### STORED DATA
┌────────
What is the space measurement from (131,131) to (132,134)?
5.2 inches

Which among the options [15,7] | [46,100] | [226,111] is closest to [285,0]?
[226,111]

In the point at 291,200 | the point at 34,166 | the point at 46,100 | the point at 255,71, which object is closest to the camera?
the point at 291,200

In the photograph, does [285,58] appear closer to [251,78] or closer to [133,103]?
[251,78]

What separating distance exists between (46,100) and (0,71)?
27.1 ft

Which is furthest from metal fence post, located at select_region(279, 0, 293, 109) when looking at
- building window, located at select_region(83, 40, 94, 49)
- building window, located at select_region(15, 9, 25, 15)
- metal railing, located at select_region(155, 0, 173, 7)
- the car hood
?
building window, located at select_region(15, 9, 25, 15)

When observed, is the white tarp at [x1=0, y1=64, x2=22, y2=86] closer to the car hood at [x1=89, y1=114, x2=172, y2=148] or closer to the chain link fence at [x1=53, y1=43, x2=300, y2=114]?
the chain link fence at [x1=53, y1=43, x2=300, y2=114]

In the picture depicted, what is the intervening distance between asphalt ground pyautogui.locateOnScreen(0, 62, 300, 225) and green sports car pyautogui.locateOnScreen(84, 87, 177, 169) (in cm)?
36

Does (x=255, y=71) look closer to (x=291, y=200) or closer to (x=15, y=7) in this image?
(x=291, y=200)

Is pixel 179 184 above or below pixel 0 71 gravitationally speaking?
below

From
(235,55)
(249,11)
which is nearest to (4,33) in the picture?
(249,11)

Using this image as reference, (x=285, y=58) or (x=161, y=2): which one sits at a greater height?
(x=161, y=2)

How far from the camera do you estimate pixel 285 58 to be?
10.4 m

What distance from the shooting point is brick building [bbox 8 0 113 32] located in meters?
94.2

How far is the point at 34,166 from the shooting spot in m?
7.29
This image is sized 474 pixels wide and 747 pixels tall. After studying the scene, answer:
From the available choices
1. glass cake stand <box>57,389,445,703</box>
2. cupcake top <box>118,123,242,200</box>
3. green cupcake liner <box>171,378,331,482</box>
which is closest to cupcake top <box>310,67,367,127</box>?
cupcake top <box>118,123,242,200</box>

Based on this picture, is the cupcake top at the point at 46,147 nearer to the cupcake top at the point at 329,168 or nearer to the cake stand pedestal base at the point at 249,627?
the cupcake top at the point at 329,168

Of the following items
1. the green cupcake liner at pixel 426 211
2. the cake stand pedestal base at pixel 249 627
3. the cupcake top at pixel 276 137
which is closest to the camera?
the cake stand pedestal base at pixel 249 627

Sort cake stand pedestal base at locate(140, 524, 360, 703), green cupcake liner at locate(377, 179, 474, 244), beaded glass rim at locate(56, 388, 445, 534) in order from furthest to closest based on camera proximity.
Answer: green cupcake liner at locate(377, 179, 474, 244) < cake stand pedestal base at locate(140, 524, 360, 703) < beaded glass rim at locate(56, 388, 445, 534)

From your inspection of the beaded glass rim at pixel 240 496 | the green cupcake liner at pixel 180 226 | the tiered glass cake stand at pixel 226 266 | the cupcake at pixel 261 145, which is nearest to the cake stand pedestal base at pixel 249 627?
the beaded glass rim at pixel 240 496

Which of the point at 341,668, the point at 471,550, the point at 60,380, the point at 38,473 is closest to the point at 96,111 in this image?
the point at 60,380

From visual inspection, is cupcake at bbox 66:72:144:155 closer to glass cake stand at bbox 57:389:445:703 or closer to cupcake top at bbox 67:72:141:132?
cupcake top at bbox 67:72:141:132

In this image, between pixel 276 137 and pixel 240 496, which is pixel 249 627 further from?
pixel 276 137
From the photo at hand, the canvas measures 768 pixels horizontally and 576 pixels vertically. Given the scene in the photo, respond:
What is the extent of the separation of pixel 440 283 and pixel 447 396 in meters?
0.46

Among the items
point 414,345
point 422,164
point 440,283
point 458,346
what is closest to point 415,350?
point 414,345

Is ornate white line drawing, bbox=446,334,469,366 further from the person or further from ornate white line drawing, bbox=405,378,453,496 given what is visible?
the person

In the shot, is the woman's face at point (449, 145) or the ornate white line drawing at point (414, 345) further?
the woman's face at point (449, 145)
└────────
### SHORT EXERCISE
Put the data into a Markdown table with the columns Row and Line, one line per row with its row number, leaving out blank lines. Begin at the line that contains "Sort cake stand" and stop after the line that contains "Answer: green cupcake".

### CORRECT ANSWER
| Row | Line |
|---|---|
| 1 | Sort cake stand pedestal base at locate(140, 524, 360, 703), green cupcake liner at locate(377, 179, 474, 244), beaded glass rim at locate(56, 388, 445, 534) in order from furthest to closest based on camera proximity. |
| 2 | Answer: green cupcake liner at locate(377, 179, 474, 244) < cake stand pedestal base at locate(140, 524, 360, 703) < beaded glass rim at locate(56, 388, 445, 534) |